Dumplings, in their many forms, have helped feed communities around the world affordably for almost as long as people have been eating. Created as a filling, economical means of using up all kinds of leftover scraps of meat and vegetables, often bound and stretched with inexpensive starches like wheat, rice and potatoes, they also happen to be ultimate comfort food – soft pillows that have been poached, steamed or fried, simmered in broth or even baked in the oven, depending on your definition of a dumpling.

Imagining a dumpling may bring to mind t he image of a little package, filled and pinched shut, like a gyoza, potsticker or perogy. But then there are solidly doughy dumplings, like gnocchi and gnudi, and those that are dropped by the spoonful and steamed atop bubbling stew or fruit. If filling isn’t a defining characteristic, perhaps it’s texture – though I love to fry boiled perogies in butter or bacon drippings until they’re golden and crisp, I envision a dumpling as something that has been boiled, steamed or simmered; when water is used as the heat conduit, they stay soft.

Here are two classics: Turkish manti are a lesser-known dumpling, but in essence very similar to Eastern European perogies, filled with lamb or beef instead of potatoes. Blueberry grunt is a classic eastern Canadian dessert, named for the sound the dumplings make as they cook on top of a pot of simmering berries. To make the dumplings golden and crunchy, you could bake it in the oven instead.

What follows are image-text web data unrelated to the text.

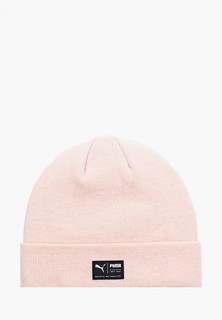 Шапка PUMA ARCHIVE heather beanie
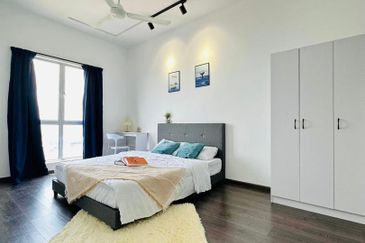 Residensi Pauh Armani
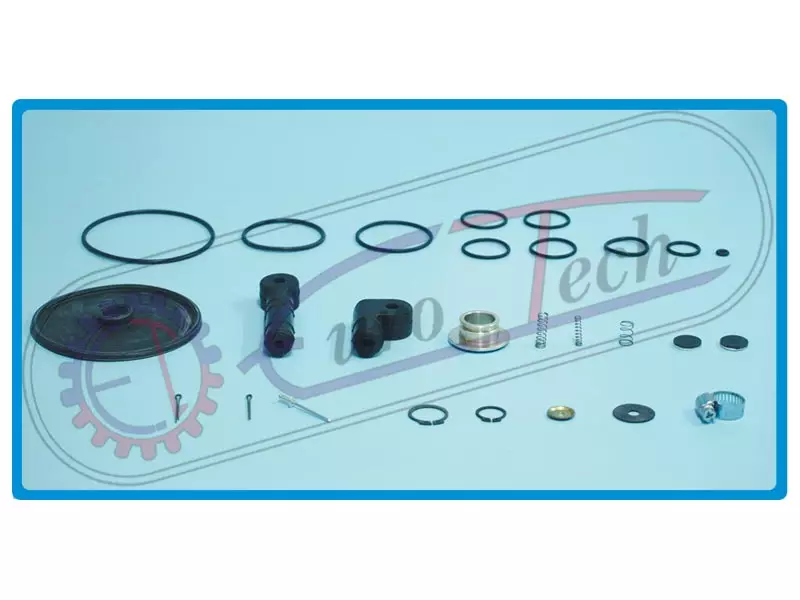 Load Sensing Valve Repair Kits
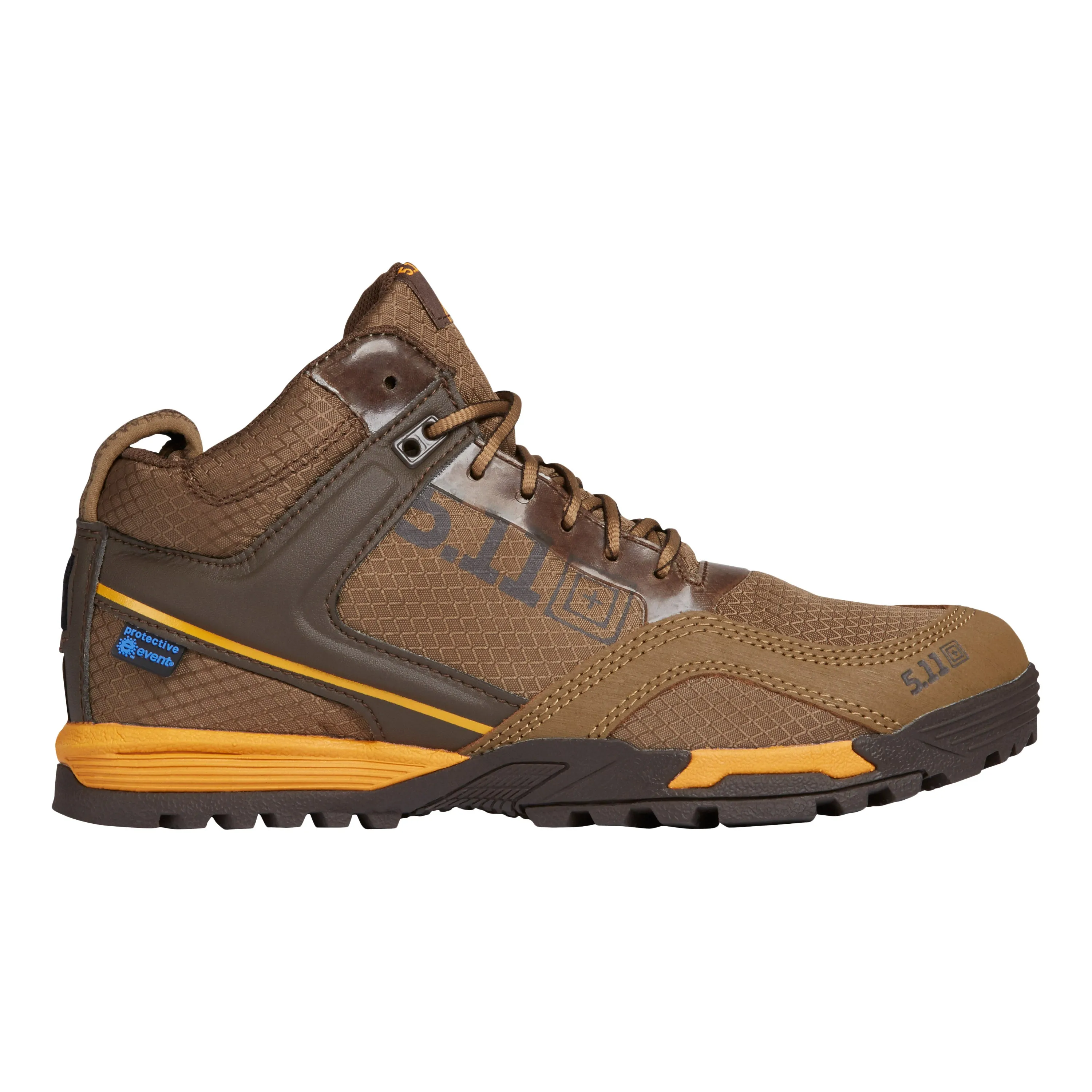 5.11 Tactical -  Stiefel Range Master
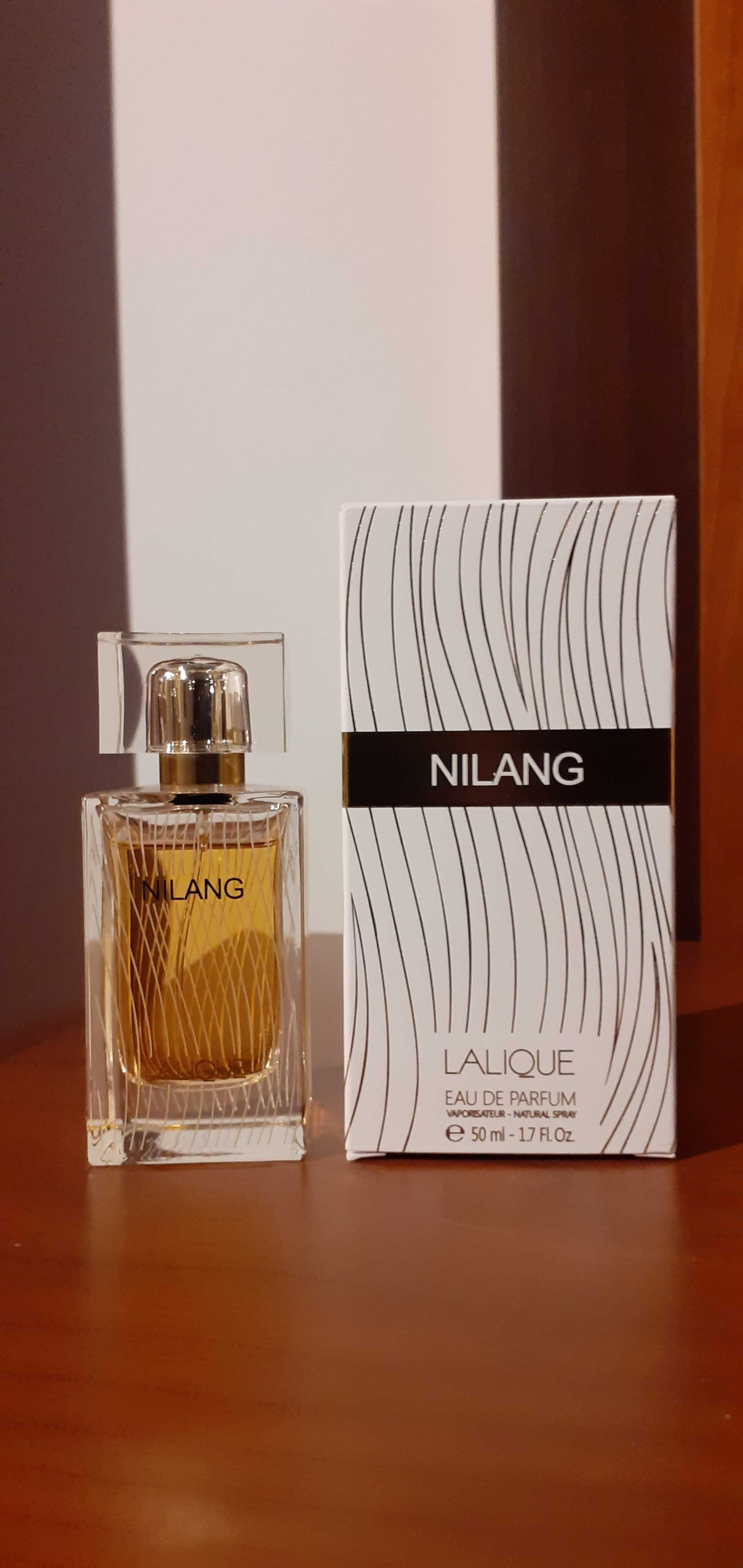 Perfume Lalique  NILANG EAU DE PARFUM 50 ml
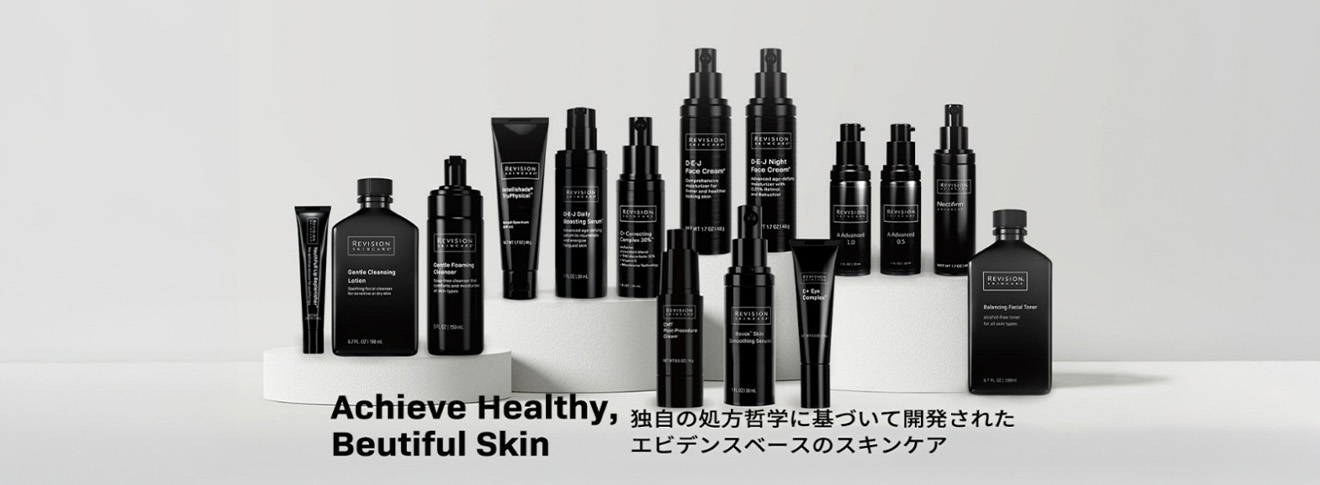 REVISION SKINCARE®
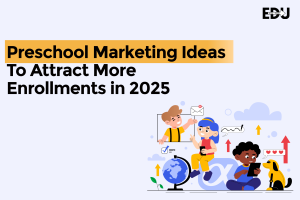Preschool Marketing Ideas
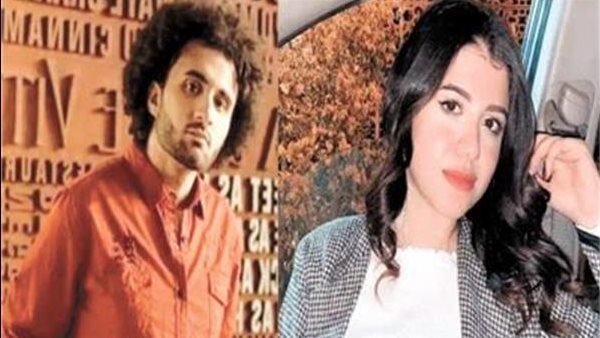 نيرة أشرف والطالب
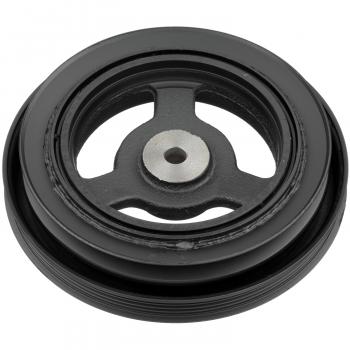 1999 Plymouth Neon Engine Harmonic Balancer ATP 102112 image 2 of 3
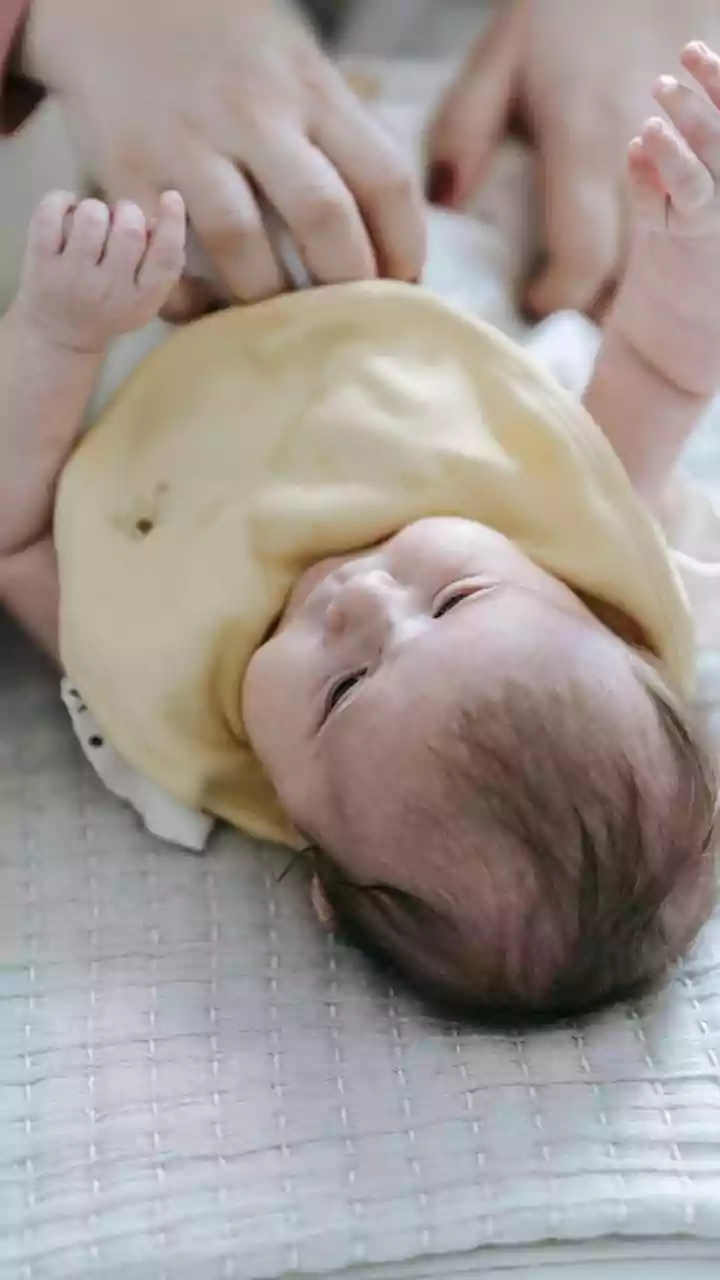 8 Sanskrit-Inspired Baby Boy Names: Modern Twist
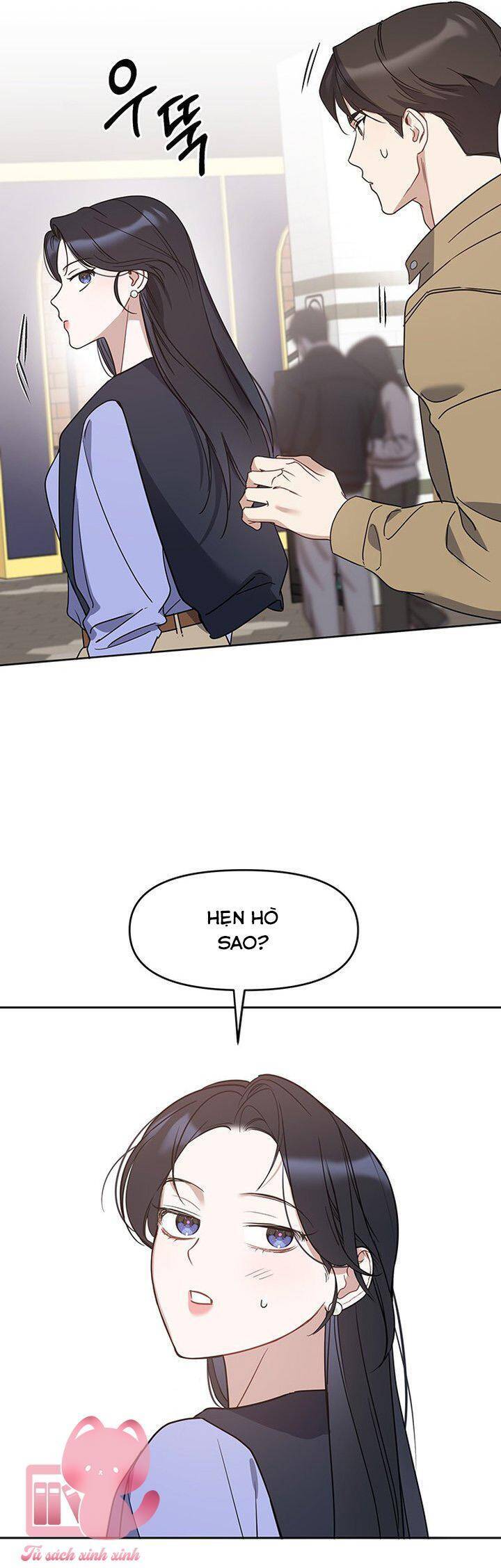 Vận Xui Chốn Công Sở Chapter 65 - TC Truyện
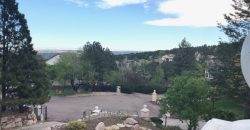 Gorgeous Home in the Broadmoor!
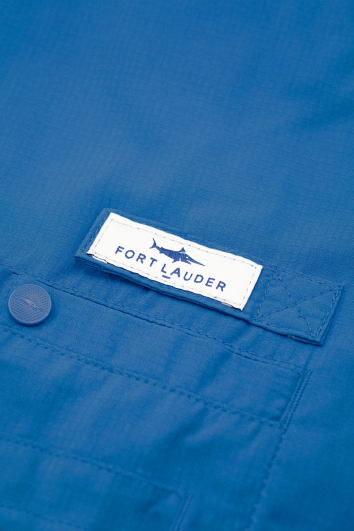 Camisas Fort Lauder Manga Corta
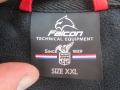Falcon since 1929 софтшел ново, с етикет дамско яке размер XXL., снимка 7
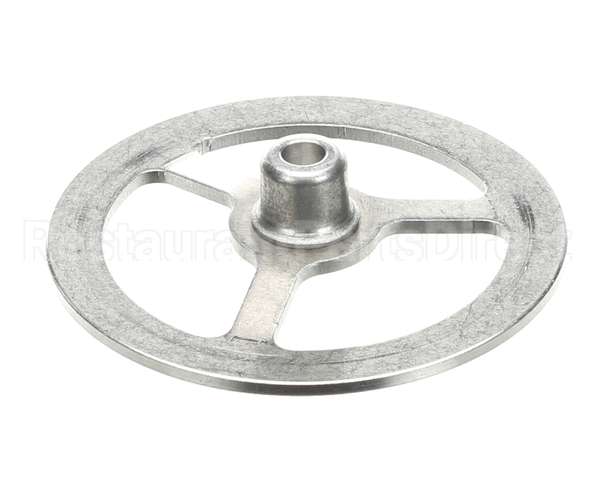 K-1024 Belshaw Spider Valve Assembly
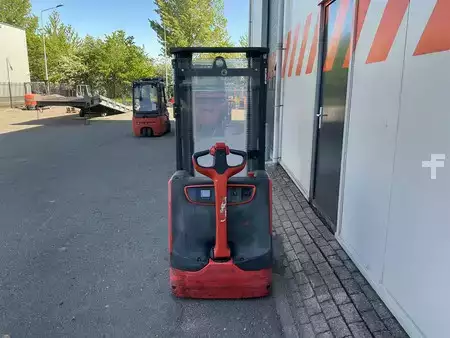 Pallet Stackers 2019  Linde L16 (3)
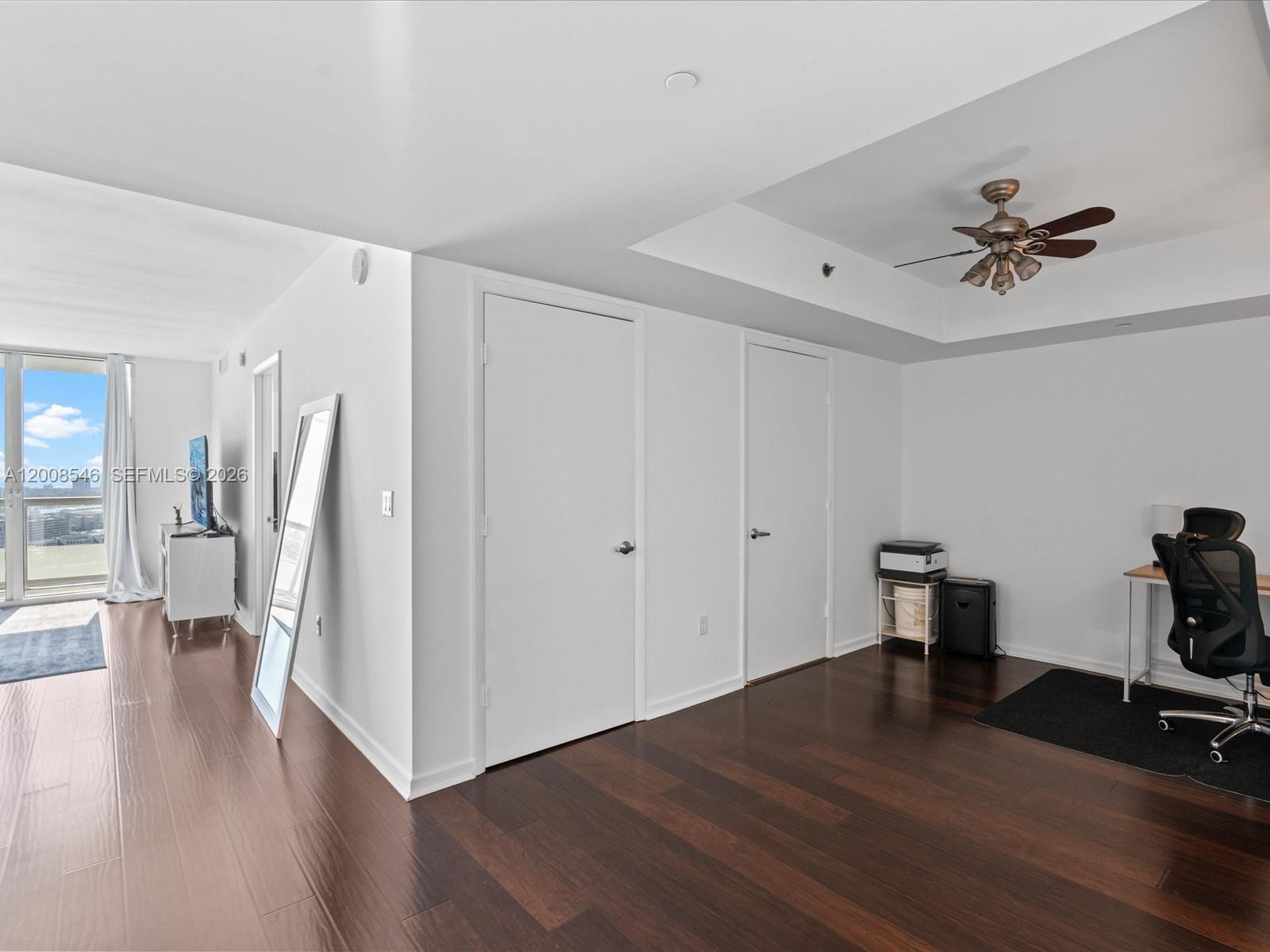 50 Biscayne Blvd #3308, Miami FL 33132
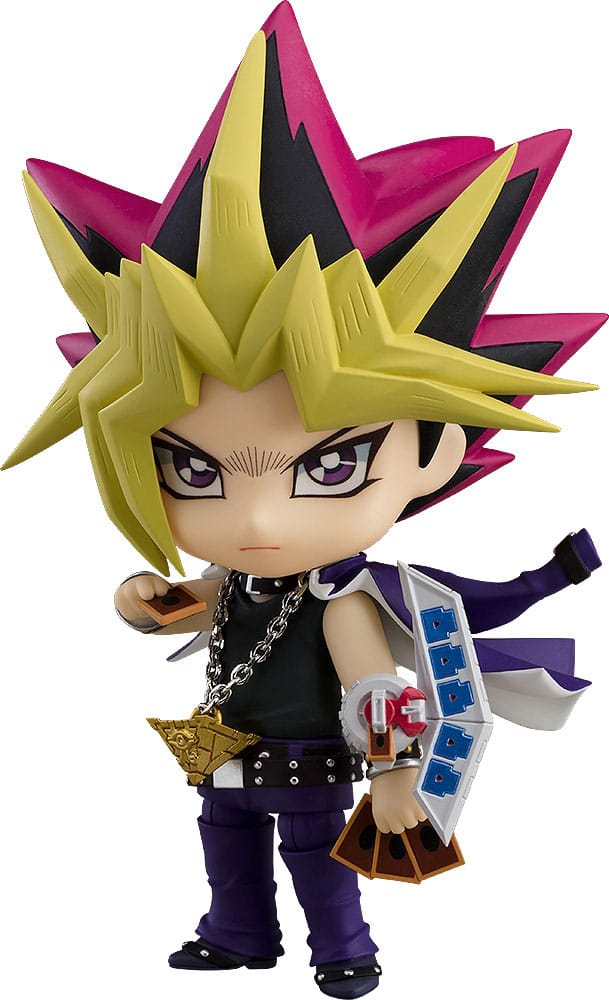 Yu-Gi-Oh! - Yami Yugi - Nendoroid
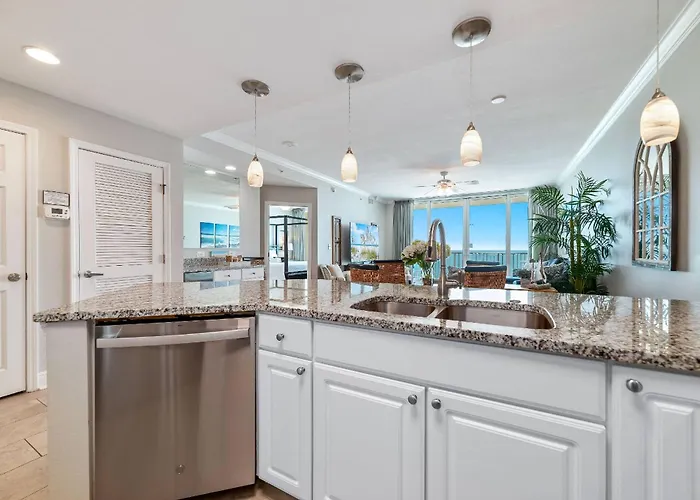 San Carlos 1408 Gulf Shores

Click here for Julie’s Berry Grunt recipe.

Manti with Garlicky Yogurt and Tomatoes

These lamb manti fit the bill as a perfect example of a dumpling: they’re small and soft, made with a flour-egg-water dough, simmered in water perogy- style. Adapted from several sources, including Feast: Food of the Islamic World, by Anissa Helou, Saveur magazine, and advice from the family at Anatolia Turkish Cuisine in downtown Calgary and the Crossroads Market. I love to ‘melt’ tomatoes that are becoming overripe, or which I’ve tossed directly into the freezer before they do — they go perfectly with the dumplings and garlicky yogurt.

Ingredients

Dough

  • 2 cups all-purpose flour
  • 1/4 tsp salt
  • 1/2 cup warm water
  • 1 large egg

Filling

  • 1/2-1 lb ground lamb or beef
  • 1 small onion, coarsely grated
  • 1 tsp baharat
  • 1/2 tsp salt
  • fresh ground black pepper

Garlic yogurt

  • 1 cup plain full-fat yogurt
  • 1 garlic clove, finely crushed
  • pinch salt

Melted tomatoes

  • 2-3 tbsp olive oil or butter (or both)
  • 2 cups cherry or grape tomatoes, halved
  • pinch Aleppo pepper or dried chili flakes
  • sumac (optional)

Instructions

  • To make the dough, combine the flour and salt in a large bowl, stir in the water and egg and stir until you have a soft dough. Knead it for a few minutes, until smooth. Cover with a tea towel and let rest while you prepare the filling.
  • In a medium bowl, blend the lamb, onion, baharat, salt and pepper with your hands until well combined. Stir the garlic and salt into the yogurt and set aside or stash in the refrigerator.
  • To fill the manti, divide the dough into four pieces, and working with one at a time (keep the others covered with a tea towel), roll the dough out thin and cut into strips 1 1/2" wide, and again across, making 1 1/2-inch squares. (Or go 2-inch if they're too small to handle.)
  • Place a tiny amount of filling on each square and gather up the corners to meet in the middle, pinching down the seams to seal. (These can be filled in advance and frozen, or kept covered in the refrigerator until you're ready for them.
  • To cook the manti, bring a large pot of salted water to a boil and drop them in; boil for 6-8 minutes, until tender. Remove from the pot with a slotted spoon.
  • Meanwhile, heat the oil in a skillet set over medium-high heat and cook the tomatoes along with the pepper and a big pinch of salt until they break down and become thick and jammy. Divide the yogurt between 4 shallow bowls and top with thee manti, tomatoes and a pinch of sumac, if you like.